→ **What is needed**
Report every line in the rows below that contains the string "with". Case counts, so a line matches only if the capitalization is the same.

Start of Supplied material

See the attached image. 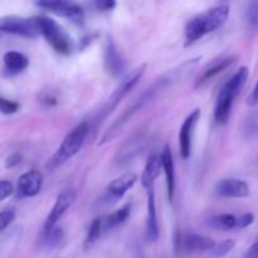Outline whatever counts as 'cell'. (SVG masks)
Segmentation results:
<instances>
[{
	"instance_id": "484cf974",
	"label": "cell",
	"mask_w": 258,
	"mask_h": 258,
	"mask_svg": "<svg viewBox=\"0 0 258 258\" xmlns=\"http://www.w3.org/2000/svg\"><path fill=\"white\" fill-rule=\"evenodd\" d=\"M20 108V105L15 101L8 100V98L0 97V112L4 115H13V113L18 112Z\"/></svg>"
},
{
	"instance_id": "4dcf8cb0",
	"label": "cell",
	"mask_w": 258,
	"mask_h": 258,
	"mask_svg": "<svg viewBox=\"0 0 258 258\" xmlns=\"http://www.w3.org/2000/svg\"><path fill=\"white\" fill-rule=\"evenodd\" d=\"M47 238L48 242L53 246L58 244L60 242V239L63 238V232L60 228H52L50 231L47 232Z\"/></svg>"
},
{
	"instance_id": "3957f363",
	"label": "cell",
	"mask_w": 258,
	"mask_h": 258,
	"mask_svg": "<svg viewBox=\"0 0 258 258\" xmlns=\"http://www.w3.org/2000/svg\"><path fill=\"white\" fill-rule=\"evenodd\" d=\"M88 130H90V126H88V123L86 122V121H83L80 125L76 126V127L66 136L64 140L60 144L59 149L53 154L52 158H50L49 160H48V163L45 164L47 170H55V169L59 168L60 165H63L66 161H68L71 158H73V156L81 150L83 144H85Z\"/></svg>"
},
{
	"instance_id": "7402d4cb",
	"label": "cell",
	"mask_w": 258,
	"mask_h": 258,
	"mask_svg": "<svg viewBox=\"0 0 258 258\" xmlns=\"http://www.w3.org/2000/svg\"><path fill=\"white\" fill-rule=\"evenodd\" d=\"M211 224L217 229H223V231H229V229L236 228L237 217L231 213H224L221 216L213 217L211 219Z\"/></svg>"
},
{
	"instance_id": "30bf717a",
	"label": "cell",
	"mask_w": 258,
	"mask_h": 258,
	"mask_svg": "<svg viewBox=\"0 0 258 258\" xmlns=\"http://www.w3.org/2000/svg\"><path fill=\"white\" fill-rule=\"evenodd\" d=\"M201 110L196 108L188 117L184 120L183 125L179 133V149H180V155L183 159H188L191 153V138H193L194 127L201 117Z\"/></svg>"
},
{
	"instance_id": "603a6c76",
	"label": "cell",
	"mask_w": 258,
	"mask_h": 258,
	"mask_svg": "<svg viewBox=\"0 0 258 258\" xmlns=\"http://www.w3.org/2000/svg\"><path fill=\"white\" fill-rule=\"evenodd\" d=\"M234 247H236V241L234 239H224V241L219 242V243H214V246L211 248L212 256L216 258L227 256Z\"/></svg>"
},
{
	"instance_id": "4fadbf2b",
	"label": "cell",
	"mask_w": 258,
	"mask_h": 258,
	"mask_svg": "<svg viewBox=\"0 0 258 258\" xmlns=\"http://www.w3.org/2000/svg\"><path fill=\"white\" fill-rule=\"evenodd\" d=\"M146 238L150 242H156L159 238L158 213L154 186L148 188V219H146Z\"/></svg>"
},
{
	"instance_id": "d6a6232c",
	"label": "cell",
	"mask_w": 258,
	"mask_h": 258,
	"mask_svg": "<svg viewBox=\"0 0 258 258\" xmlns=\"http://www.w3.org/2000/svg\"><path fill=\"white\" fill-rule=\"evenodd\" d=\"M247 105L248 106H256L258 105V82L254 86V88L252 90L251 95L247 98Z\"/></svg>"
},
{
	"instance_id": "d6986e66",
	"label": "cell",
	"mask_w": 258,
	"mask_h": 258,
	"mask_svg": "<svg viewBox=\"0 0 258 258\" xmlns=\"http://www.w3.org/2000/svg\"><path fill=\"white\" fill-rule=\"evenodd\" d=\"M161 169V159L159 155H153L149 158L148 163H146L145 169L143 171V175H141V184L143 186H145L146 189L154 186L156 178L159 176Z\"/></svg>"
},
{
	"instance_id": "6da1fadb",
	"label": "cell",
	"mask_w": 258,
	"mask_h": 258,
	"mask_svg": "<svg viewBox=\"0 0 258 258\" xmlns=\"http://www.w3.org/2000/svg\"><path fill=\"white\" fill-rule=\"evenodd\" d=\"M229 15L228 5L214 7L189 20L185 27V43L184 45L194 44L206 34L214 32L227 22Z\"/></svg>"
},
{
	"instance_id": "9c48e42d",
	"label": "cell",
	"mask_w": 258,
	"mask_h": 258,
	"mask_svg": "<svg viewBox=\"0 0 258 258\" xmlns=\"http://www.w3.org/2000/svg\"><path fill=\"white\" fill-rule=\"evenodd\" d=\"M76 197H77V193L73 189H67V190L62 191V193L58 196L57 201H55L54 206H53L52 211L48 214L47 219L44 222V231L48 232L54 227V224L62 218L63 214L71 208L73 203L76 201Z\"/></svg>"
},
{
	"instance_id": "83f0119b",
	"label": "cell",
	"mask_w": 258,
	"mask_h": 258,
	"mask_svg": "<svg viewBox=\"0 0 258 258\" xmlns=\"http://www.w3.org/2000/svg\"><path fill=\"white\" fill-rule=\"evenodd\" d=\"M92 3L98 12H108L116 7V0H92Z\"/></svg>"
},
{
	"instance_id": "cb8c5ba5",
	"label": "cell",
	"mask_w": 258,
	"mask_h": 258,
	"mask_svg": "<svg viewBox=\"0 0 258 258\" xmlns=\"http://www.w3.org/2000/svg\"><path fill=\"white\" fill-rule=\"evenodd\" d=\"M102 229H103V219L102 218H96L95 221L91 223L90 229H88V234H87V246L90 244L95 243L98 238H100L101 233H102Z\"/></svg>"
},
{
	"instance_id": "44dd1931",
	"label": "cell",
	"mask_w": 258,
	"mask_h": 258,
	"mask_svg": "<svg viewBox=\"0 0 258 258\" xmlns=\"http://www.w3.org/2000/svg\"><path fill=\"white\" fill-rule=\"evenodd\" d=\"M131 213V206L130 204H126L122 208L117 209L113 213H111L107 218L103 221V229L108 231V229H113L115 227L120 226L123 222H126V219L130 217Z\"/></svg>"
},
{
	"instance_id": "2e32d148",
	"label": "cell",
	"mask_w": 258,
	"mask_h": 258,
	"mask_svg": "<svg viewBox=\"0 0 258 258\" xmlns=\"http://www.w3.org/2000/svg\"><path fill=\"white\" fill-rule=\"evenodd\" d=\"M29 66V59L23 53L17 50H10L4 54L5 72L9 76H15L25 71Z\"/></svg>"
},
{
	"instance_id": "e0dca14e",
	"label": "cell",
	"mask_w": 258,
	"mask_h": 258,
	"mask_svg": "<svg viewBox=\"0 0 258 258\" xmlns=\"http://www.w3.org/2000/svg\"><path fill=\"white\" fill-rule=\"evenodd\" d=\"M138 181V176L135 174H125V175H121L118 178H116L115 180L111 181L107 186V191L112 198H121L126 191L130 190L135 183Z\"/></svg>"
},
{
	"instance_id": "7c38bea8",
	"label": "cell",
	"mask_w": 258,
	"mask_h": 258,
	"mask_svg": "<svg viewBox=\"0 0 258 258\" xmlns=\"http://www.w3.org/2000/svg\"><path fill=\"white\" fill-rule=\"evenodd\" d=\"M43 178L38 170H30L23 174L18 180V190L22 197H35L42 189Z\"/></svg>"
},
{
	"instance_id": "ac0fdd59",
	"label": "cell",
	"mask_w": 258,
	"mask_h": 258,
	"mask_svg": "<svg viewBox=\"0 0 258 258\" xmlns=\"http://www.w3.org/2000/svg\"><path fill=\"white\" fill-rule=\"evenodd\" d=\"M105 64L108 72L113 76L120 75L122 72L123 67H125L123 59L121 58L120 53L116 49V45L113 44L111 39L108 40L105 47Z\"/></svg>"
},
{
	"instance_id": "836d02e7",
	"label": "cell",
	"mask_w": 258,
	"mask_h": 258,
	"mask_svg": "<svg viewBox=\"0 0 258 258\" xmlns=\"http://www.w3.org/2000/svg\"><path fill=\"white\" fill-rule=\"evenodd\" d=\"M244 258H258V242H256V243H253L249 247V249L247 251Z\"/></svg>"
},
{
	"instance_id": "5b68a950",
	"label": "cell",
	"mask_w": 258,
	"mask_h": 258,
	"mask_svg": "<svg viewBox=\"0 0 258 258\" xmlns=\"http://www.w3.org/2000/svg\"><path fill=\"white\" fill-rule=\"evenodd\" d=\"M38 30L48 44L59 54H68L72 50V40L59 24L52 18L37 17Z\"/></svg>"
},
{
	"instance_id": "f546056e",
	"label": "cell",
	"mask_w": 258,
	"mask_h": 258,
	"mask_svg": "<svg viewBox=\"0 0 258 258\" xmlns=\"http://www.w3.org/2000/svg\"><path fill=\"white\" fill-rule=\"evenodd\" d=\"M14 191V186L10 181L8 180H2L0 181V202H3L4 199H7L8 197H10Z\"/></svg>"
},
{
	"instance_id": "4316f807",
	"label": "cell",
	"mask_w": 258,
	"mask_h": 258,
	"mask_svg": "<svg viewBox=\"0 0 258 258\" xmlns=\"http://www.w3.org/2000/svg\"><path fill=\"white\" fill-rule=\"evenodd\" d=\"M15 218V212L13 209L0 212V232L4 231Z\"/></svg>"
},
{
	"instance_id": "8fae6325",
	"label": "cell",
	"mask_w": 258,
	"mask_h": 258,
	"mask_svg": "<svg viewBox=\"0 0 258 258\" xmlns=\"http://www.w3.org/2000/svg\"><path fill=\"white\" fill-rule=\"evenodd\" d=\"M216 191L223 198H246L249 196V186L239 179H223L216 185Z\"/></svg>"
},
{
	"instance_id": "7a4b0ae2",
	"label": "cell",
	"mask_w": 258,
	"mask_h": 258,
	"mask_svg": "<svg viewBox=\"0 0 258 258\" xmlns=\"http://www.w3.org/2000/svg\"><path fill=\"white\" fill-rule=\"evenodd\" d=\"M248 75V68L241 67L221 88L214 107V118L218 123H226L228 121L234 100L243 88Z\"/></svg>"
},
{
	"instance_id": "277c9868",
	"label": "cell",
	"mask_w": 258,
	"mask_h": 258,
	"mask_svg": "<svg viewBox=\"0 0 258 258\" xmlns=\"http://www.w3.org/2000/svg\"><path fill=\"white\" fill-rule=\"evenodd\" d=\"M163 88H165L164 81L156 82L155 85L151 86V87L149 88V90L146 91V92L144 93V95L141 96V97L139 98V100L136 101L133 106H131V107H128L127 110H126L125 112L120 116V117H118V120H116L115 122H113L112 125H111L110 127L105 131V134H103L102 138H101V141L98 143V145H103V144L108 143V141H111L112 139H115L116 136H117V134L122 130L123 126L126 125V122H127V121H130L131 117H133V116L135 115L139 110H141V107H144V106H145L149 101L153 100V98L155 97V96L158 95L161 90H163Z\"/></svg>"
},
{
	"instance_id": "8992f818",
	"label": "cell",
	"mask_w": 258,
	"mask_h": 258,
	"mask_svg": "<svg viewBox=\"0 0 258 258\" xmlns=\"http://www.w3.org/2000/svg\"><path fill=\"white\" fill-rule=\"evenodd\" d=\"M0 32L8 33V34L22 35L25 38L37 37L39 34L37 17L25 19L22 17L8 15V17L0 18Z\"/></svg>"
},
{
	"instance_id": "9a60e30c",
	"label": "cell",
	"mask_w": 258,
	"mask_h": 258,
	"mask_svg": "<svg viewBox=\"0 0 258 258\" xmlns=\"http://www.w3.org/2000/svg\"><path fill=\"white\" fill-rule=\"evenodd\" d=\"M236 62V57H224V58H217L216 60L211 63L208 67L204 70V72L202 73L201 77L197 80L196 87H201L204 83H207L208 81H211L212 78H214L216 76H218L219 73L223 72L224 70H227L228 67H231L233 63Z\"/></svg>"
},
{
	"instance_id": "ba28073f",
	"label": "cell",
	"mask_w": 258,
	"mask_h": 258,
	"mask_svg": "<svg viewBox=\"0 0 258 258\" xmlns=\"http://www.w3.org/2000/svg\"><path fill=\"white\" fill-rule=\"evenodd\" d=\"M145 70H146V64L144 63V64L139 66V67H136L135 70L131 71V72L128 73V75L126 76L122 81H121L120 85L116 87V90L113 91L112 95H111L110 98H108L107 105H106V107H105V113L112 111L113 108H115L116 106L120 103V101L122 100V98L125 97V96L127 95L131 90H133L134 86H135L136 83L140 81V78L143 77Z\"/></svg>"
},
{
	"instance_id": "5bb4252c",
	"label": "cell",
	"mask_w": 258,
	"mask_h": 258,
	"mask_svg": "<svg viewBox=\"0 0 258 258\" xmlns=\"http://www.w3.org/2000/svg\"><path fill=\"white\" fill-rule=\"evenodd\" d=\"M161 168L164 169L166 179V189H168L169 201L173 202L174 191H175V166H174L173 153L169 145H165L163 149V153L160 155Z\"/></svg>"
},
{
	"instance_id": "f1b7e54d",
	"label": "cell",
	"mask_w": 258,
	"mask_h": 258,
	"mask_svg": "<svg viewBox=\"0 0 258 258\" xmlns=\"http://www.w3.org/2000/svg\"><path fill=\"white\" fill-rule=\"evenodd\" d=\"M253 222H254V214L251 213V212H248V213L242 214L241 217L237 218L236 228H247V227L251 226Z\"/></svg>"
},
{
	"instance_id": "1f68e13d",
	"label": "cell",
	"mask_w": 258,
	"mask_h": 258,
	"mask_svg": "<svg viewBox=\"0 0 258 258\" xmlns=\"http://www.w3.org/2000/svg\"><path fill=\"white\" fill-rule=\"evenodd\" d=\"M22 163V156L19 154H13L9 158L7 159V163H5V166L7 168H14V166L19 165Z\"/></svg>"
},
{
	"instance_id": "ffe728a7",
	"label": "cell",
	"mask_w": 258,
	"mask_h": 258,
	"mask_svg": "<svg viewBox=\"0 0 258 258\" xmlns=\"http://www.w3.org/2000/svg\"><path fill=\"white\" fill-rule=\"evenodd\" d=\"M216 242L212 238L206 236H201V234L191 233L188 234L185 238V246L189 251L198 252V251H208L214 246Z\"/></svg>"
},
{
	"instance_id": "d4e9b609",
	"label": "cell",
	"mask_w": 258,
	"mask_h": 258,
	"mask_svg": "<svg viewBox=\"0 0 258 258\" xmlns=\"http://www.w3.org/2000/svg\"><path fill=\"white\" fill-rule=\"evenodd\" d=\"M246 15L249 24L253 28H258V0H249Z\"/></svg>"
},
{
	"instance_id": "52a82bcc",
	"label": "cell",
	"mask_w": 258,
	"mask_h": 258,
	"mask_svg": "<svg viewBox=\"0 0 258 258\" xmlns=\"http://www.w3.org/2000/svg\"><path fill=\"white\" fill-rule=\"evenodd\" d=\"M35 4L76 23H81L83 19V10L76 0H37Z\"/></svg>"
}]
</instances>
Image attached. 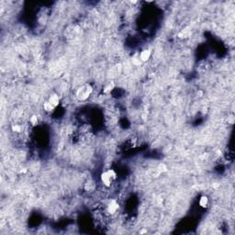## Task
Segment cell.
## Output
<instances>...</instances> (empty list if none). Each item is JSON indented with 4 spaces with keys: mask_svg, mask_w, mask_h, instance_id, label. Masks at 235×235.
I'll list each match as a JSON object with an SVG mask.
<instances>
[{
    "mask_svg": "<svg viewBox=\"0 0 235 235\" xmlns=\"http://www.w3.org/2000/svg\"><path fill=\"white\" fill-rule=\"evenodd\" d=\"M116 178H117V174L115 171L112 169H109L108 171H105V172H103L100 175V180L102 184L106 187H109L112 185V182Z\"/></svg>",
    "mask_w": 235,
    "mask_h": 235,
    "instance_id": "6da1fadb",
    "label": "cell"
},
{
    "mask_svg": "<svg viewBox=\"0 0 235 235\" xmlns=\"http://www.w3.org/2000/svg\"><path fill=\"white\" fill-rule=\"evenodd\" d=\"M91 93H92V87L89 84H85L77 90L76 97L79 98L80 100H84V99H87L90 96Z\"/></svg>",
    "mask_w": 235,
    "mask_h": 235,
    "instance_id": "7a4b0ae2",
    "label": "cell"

End of Supplied material

→ **The completed task**
<instances>...</instances> (empty list if none). Each item is JSON indented with 4 spaces with keys: mask_svg, mask_w, mask_h, instance_id, label. Masks at 235×235.
I'll list each match as a JSON object with an SVG mask.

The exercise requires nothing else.